Madin points out that for decades, researchers thought that oceanic plankton were too small for diver research. But in the early 1970s, Bill Hamner at UCLA introduced the idea of open-ocean or “blue-water” scuba diving for plankton research. The first blue divers found many large and important zooplankton, including gelatinous forms such as jellyfish, that had been largely missed by conventional sampling even though they make up a significant portion of the life forms in the upper water column. Since then, blue-water scuba has become an accepted and productive method for plankton research, helping researchers to understand such things as predator-prey relationships and how the organisms eat.

Madin characterizes the simple method of direct observation by scuba divers as "productive out of all proportion to its cost and complexity" and “about 100 times less frustrating” than trying to make the same observation in underwater vehicles.  Madin says he also loves diving because he can now appreciate what most of the planet really looks like, considering that it is 71 percent ocean. "Humanity’s viewpoint," said Madin, "is really just from the sidelines."

Paul Dayton
Paul Dayton

In an opening address to Symposium attendees, Paul Dayton, a research diver since the mid-1950s and celebrated marine ecologist now at Scripps Institution of Oceanography, presented his concern about "a strong trend to bring nature into the laboratory and model it rather than actually experience and respect nature herself." Dayton’s lifelong studies of marine systems along the eastern rim of the Pacific Ocean, from the Arctic to the tip of South America, and among coral reefs and in McMurdo Sound, Antarctica focused on how ecosystems vary in space and time in relation to both ecological and physical factors.

Dayton said that you can ask good questions and even develop models and predictions in the laboratory, but without going into nature, you can’t really know if you’re right or wrong.  Furthermore, most theories focus on a single aspect of the system, for example energy or population dynamics.  Dayton points out that, in truth, the complexity of nature includes all these and many other aspects.  A “sense of place” and true understanding of the system can only be gained by direct experience.

“I worry that nobody’s getting into nature anymore,” Dayton said. “Other things, like computing, are capturing young people’s attention; nature seems old-fashioned by comparison.  But trying to understand marine life in a lab is like trying to understand birds in a rainforest from an airplane.”

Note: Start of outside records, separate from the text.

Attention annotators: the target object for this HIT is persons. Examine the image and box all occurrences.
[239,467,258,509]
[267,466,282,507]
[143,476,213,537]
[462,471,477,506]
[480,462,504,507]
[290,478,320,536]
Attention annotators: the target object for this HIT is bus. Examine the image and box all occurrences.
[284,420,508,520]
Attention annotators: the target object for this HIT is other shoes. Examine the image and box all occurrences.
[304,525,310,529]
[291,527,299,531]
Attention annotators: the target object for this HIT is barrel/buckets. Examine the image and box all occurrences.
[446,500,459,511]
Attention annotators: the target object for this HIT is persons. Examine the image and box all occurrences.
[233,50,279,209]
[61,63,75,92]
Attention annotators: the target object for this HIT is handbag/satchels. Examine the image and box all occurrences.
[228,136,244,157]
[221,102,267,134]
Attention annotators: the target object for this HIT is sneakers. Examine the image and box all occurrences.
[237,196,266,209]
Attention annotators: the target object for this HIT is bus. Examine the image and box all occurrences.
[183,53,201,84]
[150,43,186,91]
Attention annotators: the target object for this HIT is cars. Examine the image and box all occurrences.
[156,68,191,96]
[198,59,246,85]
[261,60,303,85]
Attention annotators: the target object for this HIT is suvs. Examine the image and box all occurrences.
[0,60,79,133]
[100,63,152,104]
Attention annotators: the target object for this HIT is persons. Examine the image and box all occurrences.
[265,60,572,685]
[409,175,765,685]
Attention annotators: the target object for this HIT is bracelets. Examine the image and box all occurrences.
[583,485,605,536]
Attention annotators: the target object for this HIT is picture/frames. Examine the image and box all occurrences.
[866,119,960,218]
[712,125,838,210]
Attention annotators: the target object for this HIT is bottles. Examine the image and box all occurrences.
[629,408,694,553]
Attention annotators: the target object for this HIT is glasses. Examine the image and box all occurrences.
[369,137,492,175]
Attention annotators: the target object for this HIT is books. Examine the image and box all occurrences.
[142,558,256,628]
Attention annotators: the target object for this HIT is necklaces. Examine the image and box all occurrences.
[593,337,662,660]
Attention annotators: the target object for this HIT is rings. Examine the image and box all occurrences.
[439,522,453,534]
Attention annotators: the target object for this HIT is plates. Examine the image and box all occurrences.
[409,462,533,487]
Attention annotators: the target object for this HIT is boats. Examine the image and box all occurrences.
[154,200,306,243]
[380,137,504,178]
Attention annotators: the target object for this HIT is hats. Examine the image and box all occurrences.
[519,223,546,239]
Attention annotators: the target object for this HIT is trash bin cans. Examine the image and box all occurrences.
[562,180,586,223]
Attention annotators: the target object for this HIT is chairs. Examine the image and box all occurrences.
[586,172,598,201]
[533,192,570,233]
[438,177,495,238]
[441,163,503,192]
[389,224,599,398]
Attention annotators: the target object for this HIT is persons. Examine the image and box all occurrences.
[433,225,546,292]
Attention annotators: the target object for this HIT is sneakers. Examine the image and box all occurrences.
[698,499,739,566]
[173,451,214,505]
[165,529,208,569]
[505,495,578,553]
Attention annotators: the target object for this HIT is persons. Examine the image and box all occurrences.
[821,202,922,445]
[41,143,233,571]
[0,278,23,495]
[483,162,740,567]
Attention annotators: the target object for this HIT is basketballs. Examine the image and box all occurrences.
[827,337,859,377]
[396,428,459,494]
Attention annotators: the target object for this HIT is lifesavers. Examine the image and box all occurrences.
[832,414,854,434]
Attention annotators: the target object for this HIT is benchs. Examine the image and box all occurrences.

Ken Clifton shares Dayton’s concern about this growing indifference towards direct underwater research efforts, which they say comprise the record of the natural history of marine life, an often necessary component of scientific exploration and discovery.  Although some academic researchers have seen a trend away from field work, Michael Lang, Director of the Smithsonian Marine Science Network since 1998 and one of the organizers of the conference, sees positive signs in the growing interest in scuba diving. "Scuba is increasing as a recreational activity, which I think presents an opportunity to get more young people interested in science, especially marine biology," said Lang.  In fact, many of the researchers at the symposium mentioned how their first diving experiences inspired them to pursue a career in marine science, having been drawn in by the beauty and wonder of the undersea world.

 

Symposium attendees learned about the sport of free-diving—diving without the aid of scuba—from ten-time world record freediver Tanya Streeter.  Born and raised in Grand Cayman and educated at Brighton University in England, Streeter has been entered into the Guinness Book of World Records every year since 2000.  Her contribution to the sport includes undergoing clinical physiological studies before, during, and after dives to better understand free-diving and its safety. In this video, Streeter shares a little bit about what it takes to train to be a free-diver and the limits of the sport: consider that even current world-class human depth records of 214 m and breath-hold static apnea times of 11 min 35 sec are orders of magnitude less than recorded dives of many marine mammals.